■ Information supplied ■
● ● ● ● ● ● ●

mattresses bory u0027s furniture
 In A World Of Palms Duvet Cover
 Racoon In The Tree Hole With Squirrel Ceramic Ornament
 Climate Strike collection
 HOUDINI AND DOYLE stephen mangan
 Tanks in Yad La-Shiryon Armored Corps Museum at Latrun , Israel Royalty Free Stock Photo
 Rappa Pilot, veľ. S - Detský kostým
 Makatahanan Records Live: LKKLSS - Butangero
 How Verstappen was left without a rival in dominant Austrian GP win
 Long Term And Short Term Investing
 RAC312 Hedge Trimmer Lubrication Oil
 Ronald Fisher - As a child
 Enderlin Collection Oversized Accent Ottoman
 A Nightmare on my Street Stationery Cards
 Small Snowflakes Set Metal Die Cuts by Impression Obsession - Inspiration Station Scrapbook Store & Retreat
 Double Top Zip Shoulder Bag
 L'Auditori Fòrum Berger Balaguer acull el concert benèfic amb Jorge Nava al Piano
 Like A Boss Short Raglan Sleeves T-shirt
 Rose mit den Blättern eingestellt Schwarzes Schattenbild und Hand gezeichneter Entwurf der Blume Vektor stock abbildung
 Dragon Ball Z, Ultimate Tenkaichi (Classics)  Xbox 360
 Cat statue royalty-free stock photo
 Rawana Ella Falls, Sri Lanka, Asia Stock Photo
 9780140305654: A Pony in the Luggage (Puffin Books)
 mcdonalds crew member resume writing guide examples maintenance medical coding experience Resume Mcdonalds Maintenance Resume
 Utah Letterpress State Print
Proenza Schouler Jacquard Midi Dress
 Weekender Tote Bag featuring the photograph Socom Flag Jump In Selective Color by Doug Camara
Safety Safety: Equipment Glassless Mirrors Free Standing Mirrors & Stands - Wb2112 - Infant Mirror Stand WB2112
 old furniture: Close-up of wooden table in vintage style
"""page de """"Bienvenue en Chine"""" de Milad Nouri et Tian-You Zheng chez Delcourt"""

● ● ● ● ● ● ●

■ Task description ■
Starting at the line above that contains "In A World Of Palms Duvet Cover", write out each line exactly until the line that contains "Rappa Pilot, veľ. S - Detský kostým" has been written, and stop there.

■ Output for this task ■
 In A World Of Palms Duvet Cover
 Racoon In The Tree Hole With Squirrel Ceramic Ornament
 Climate Strike collection
 HOUDINI AND DOYLE stephen mangan
 Tanks in Yad La-Shiryon Armored Corps Museum at Latrun , Israel Royalty Free Stock Photo
 Rappa Pilot, veľ. S - Detský kostým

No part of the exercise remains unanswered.